• Extracted material:
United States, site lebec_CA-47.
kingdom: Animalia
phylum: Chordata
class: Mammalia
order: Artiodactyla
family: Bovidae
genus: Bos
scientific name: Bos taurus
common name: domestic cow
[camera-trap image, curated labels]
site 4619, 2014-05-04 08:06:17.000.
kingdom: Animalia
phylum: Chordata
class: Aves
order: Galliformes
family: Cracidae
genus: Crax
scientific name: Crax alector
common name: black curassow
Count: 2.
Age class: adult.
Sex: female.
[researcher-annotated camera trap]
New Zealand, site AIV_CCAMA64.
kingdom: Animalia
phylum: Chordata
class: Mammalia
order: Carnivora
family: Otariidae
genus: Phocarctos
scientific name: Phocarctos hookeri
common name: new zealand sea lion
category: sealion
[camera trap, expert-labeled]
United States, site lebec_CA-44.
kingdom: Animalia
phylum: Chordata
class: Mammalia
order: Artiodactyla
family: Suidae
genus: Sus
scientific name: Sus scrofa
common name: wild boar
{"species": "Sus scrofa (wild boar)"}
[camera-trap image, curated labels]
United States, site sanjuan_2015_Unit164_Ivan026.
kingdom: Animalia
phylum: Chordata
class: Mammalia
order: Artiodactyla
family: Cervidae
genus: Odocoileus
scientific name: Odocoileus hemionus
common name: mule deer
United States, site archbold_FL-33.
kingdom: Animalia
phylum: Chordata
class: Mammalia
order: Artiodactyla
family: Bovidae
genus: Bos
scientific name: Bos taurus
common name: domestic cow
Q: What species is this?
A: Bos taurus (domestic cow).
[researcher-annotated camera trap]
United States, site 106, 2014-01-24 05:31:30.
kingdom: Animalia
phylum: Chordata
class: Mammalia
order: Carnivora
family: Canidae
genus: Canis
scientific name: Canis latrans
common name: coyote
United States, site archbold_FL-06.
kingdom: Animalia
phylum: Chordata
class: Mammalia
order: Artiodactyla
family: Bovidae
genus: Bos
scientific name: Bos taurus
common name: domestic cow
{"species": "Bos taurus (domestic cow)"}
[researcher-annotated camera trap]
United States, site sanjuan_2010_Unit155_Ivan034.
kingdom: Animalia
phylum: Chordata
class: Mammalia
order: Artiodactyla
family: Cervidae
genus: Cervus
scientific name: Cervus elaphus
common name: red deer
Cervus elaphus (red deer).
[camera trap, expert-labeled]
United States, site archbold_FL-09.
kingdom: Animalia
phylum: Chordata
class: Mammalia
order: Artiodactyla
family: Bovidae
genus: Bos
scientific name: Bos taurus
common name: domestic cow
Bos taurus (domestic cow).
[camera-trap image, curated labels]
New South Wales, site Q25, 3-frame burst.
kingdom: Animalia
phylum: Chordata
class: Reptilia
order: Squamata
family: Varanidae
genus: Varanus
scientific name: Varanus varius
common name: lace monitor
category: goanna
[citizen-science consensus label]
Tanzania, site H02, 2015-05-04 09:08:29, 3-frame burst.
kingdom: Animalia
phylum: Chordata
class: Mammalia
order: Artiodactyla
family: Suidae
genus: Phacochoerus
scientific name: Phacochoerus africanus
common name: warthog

• Problem to solve: Would you reproduce the whole listing exactly as it stands?

• Reply:
United States, site lebec_CA-47.
kingdom: Animalia
phylum: Chordata
class: Mammalia
order: Artiodactyla
family: Bovidae
genus: Bos
scientific name: Bos taurus
common name: domestic cow
[camera-trap image, curated labels]
site 4619, 2014-05-04 08:06:17.000.
kingdom: Animalia
phylum: Chordata
class: Aves
order: Galliformes
family: Cracidae
genus: Crax
scientific name: Crax alector
common name: black curassow
Count: 2.
Age class: adult.
Sex: female.
[researcher-annotated camera trap]
New Zealand, site AIV_CCAMA64.
kingdom: Animalia
phylum: Chordata
class: Mammalia
order: Carnivora
family: Otariidae
genus: Phocarctos
scientific name: Phocarctos hookeri
common name: new zealand sea lion
category: sealion
[camera trap, expert-labeled]
United States, site lebec_CA-44.
kingdom: Animalia
phylum: Chordata
class: Mammalia
order: Artiodactyla
family: Suidae
genus: Sus
scientific name: Sus scrofa
common name: wild boar
{"species": "Sus scrofa (wild boar)"}
[camera-trap image, curated labels]
United States, site sanjuan_2015_Unit164_Ivan026.
kingdom: Animalia
phylum: Chordata
class: Mammalia
order: Artiodactyla
family: Cervidae
genus: Odocoileus
scientific name: Odocoileus hemionus
common name: mule deer
United States, site archbold_FL-33.
kingdom: Animalia
phylum: Chordata
class: Mammalia
order: Artiodactyla
family: Bovidae
genus: Bos
scientific name: Bos taurus
common name: domestic cow
Q: What species is this?
A: Bos taurus (domestic cow).
[researcher-annotated camera trap]
United States, site 106, 2014-01-24 05:31:30.
kingdom: Animalia
phylum: Chordata
class: Mammalia
order: Carnivora
family: Canidae
genus: Canis
scientific name: Canis latrans
common name: coyote
United States, site archbold_FL-06.
kingdom: Animalia
phylum: Chordata
class: Mammalia
order: Artiodactyla
family: Bovidae
genus: Bos
scientific name: Bos taurus
common name: domestic cow
{"species": "Bos taurus (domestic cow)"}
[researcher-annotated camera trap]
United States, site sanjuan_2010_Unit155_Ivan034.
kingdom: Animalia
phylum: Chordata
class: Mammalia
order: Artiodactyla
family: Cervidae
genus: Cervus
scientific name: Cervus elaphus
common name: red deer
Cervus elaphus (red deer).
[camera trap, expert-labeled]
United States, site archbold_FL-09.
kingdom: Animalia
phylum: Chordata
class: Mammalia
order: Artiodactyla
family: Bovidae
genus: Bos
scientific name: Bos taurus
common name: domestic cow
Bos taurus (domestic cow).
[camera-trap image, curated labels]
New South Wales, site Q25, 3-frame burst.
kingdom: Animalia
phylum: Chordata
class: Reptilia
order: Squamata
family: Varanidae
genus: Varanus
scientific name: Varanus varius
common name: lace monitor
category: goanna
[citizen-science consensus label]
Tanzania, site H02, 2015-05-04 09:08:29, 3-frame burst.
kingdom: Animalia
phylum: Chordata
class: Mammalia
order: Artiodactyla
family: Suidae
genus: Phacochoerus
scientific name: Phacochoerus africanus
common name: warthog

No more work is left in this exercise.